Förderkennzeichen: | 01ZZ2320A |
Fördersumme: | 2.768.383 EUR |
Förderzeitraum: | 2023 - 2026 |
Projektleitung: | Prof. Dr. Markus Löffler |
Adresse: |
Universität Leipzig, Medizinische Fakultät, Institut für Medizinische Informatik, Statistik und Epidemiologie (IMISE) Härtelstr. 16-18 04107 Leipzig |
Ziel des Verbundes ist es, mittels eines Algorithmus zur Identifizierung von Patientinnen und Patienten mit besonders hohem Risiko für Medikationsfehler und Nebenwirkungen, die limitierten Zeitressourcen an Stationsapothekern genau dorthin zu lenken, wo ein maximaler Patientennutzen erreicht werden kann. Das erste Hauptziel ist, einen IT-basierten automatisierten Screen von EMR-Routinedaten der Patienten durchzuführen und mit einem Score die Hochrisikopatienten zu identifizieren. Das zweite Hauptziel ist es, mittels einer clusterrandomisierten Interventionsstudie zu zeigen, dass die Steuerung der limitieren Ressource Stationsapotheker durch den Risikoscore zu einer effizienteren Erkennung von Medikationsfehlern und Nebenwirkungen von Medikamenten im Vergleich zur aktuell üblichen Routine ohne automatisierten Risikoscore mit Priorisierung führt. Weitere Ziele sind die Verminderung von klinisch relevanten Nebenwirkungen und das Patientenbefinden. Es wird erwartet, dass durch die geplante Intervention arzneimittelbezogene Probleme deutlich reduziert werden. Der entwickelte Risikoscore wird öffentlich und frei verfügbar gemacht. Ein Nachweis des Nutzens der Intervention wird die Einführung dieses Modells bei weiteren Universitätsklinika und anderen Krankenhäusern erheblich befördern. An der Universität Leipzig ist die Steuerung der Projektabläufe, die IT-Entwicklungen und -Implementierung und die Gesamtkoordination des Projektes angesiedelt.

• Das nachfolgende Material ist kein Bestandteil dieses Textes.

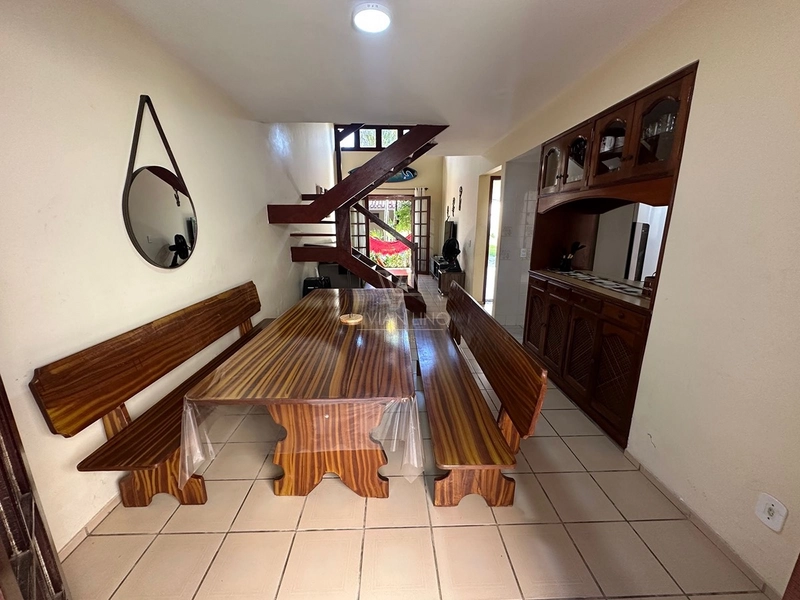 Casa em condomínio 3 quartos, 1 suíte no Braga - Cabo Frio/RJ: 26ª foto da galeria de imagens do imóvel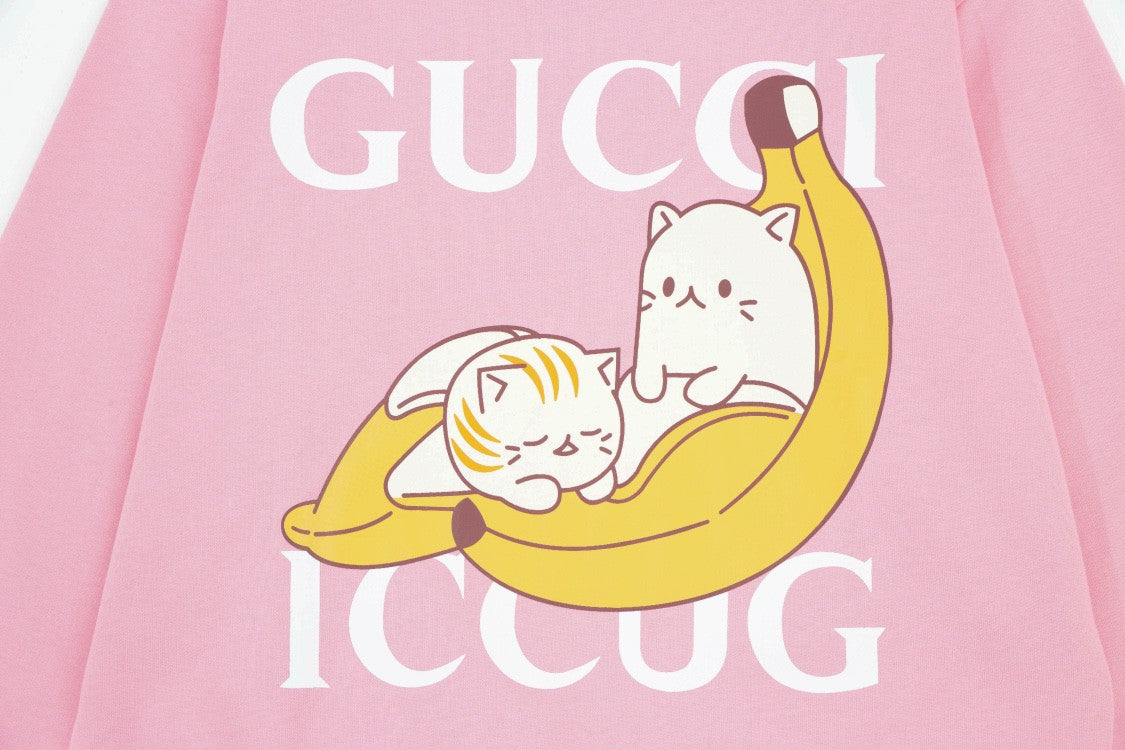 Gucci Sweatshirt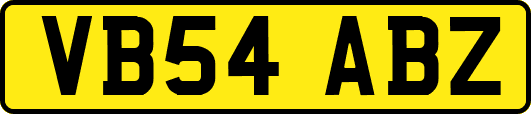 VB54ABZ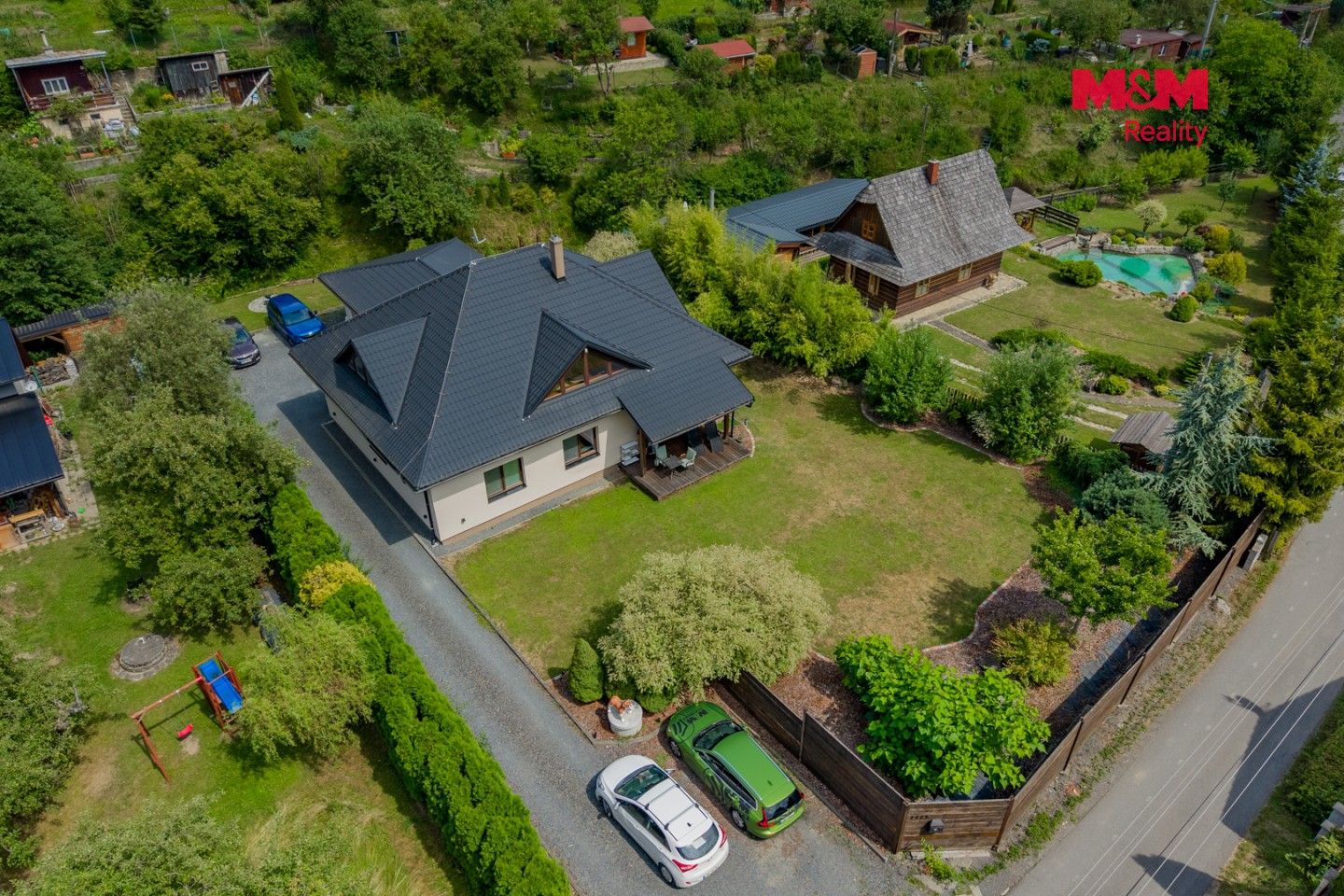 Prodej domu 220 m² - foto 12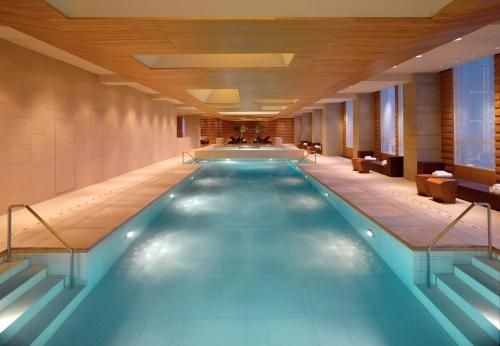 แกรนด์ ไฮแอท กวางโจว (Grand Hyatt Guangzhou)2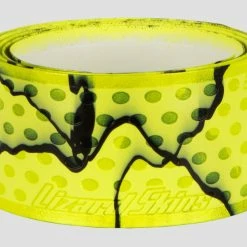 Lizard Skins – 0.5 MM – Camo Bat Grip -Easton Sales Neon 1 1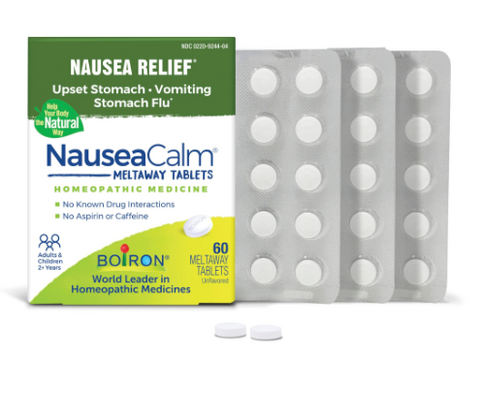 Nausea Calm 60t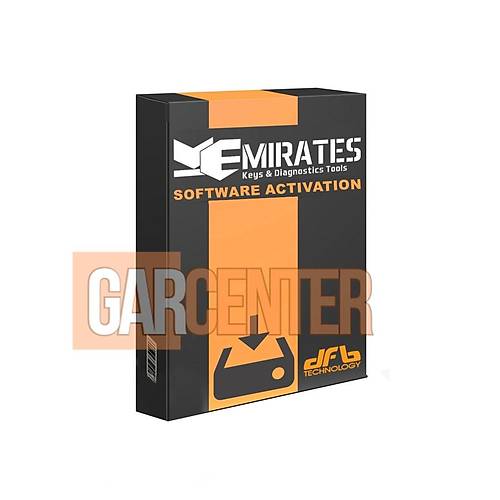 Dfox Slave Pro Gelimi Paket Yazlm Aktivasyonu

Weiterhin werden hier die Auswertungen zusammengefasst und eine Unterstützung für einen möglichst harmonischen und erfolgreichen Ablauf der multizentrischen Studien sichergestellt. Außerdem soll ein zentraler Biometriedienst mit Schwerpunkt auf beiden Studien (WP3 und WP4) sowie ein zentraler Medizininformatikdienst für Datenerfassung, Datenbankerstellung, Datenextraktion und verteiltes Rechnen etabliert werden. Zusätzlich werden in WP7 daten-basierte Methoden zur Phenotypisierung und Identifikation prognostischer Marker entwickelt.